Orbital characteristics
- Epoch: 11 October 1911 (JD 2419320.5)
- Observation arc: 140 days
- Number of observations: 66
- Perihelion: 0.3034 AU
- Semi-major axis: –2064.109 AU
- Eccentricity: 1.000147
- Inclination: 96.466°
- Longitude of ascending node: 89.897°
- Argument of periapsis: 71.711°
- Last perihelion: 10 October 1911

Physical characteristics
- Mean radius: 1.40 km (0.87 mi)
- Comet total magnitude (M1): 5.8
- Apparent magnitude: 1.0 (1911 apparition)

= C/1911 S3 (Beljawsky) =

Parabolic comet

Comet Beljawsky, formally designated as C/1911 S3, is a non-periodic comet discovered by the Russian astronomer Sergei Ivanovich Beljawsky on 29 September 1911 and shortly thereafter, it was seen independently by four or five other observers in the United States and probably by others throughout the world.

== Observational history ==
At the time it was discovered, the comet was near to the Sun which made observations difficult.

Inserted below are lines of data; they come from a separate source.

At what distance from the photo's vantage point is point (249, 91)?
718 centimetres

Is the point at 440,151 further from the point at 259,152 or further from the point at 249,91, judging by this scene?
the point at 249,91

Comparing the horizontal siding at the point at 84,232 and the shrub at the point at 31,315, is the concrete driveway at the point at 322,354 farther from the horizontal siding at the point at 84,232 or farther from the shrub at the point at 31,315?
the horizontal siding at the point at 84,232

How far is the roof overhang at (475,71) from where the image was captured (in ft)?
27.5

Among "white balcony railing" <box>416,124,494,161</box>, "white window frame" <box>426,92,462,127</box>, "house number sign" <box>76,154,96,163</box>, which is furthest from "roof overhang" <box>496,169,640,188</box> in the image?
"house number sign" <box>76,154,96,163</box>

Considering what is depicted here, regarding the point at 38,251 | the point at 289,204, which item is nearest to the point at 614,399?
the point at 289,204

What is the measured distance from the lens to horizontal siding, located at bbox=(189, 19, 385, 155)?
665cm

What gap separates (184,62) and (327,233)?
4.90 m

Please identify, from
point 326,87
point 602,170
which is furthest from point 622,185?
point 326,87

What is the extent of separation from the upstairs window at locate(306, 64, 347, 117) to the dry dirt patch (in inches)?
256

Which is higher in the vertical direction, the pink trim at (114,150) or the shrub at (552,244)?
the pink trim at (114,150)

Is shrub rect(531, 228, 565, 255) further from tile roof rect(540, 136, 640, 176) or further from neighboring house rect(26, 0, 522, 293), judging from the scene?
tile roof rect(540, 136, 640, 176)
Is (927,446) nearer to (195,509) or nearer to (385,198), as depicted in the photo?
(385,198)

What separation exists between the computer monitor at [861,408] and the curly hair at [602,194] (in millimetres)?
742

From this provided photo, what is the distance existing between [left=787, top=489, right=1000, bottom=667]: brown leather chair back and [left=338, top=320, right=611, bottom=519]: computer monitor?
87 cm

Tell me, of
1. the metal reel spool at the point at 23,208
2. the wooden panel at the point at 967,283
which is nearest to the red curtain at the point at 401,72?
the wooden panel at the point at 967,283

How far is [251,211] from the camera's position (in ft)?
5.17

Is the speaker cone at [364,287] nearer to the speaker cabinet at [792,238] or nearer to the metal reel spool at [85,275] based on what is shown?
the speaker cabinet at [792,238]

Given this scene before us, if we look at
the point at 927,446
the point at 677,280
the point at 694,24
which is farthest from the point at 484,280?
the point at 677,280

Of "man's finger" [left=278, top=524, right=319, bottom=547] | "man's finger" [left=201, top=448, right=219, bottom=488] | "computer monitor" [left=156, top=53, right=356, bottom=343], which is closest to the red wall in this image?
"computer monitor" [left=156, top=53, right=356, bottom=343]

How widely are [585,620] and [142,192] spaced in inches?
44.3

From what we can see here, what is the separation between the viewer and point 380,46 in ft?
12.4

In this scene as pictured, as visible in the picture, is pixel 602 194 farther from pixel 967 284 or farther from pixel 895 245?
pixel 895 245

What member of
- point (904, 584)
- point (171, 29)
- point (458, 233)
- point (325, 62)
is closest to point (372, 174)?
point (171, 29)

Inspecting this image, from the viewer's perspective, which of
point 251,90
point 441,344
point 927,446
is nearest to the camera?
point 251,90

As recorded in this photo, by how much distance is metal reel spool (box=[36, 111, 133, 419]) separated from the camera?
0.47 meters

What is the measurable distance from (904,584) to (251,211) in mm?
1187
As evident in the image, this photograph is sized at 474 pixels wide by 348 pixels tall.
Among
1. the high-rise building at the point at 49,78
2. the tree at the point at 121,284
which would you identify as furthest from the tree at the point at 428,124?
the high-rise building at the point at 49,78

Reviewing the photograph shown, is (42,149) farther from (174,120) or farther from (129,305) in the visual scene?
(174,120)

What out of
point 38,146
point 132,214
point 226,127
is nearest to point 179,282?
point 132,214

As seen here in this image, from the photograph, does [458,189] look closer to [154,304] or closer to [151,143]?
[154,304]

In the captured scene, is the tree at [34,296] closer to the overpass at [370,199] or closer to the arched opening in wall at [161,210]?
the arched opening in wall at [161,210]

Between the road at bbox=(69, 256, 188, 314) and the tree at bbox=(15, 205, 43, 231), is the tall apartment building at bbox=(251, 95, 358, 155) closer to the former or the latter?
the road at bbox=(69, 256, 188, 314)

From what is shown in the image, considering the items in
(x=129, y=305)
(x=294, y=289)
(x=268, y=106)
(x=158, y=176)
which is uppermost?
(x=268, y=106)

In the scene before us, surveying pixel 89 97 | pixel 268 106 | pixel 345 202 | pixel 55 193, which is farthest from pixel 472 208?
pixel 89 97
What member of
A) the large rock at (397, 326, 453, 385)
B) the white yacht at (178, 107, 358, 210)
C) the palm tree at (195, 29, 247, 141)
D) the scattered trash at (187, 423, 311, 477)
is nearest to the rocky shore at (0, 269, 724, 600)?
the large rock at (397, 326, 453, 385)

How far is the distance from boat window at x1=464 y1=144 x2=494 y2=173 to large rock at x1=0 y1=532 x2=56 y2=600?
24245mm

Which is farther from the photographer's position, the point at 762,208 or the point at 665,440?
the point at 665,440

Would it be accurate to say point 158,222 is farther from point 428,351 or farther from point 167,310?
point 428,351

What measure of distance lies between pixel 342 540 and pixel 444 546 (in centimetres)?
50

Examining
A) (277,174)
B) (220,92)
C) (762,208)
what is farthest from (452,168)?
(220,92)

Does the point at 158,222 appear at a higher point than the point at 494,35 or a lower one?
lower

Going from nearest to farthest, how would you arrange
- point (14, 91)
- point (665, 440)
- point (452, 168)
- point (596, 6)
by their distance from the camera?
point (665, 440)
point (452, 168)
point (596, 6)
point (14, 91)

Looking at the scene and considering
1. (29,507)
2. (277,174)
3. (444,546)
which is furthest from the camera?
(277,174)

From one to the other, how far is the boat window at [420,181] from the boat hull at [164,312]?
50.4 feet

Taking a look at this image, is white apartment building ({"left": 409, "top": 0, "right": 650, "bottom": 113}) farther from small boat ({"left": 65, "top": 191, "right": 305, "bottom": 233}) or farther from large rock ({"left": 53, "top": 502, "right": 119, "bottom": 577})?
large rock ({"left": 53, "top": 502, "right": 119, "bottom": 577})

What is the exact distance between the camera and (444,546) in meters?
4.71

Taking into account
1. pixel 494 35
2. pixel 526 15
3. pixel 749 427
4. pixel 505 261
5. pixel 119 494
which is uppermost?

However, several days after discovery it was a naked-eye object for a few days in the morning sky and later, after perihelion, as an evening object. It faded rapidly, becoming visible only in telescopes and was last seen on 17 February 1912. The comet sported a tail 8 to 10 degrees in length. In mid-October, the comet was visible in the evening sky together with another bright comet, C/1911 O1 (Brooks).

Comet Beljawsky is a non-periodic comet noteworthy for having a hyperbolic trajectory and so it is not expected to return to the inner Solar System.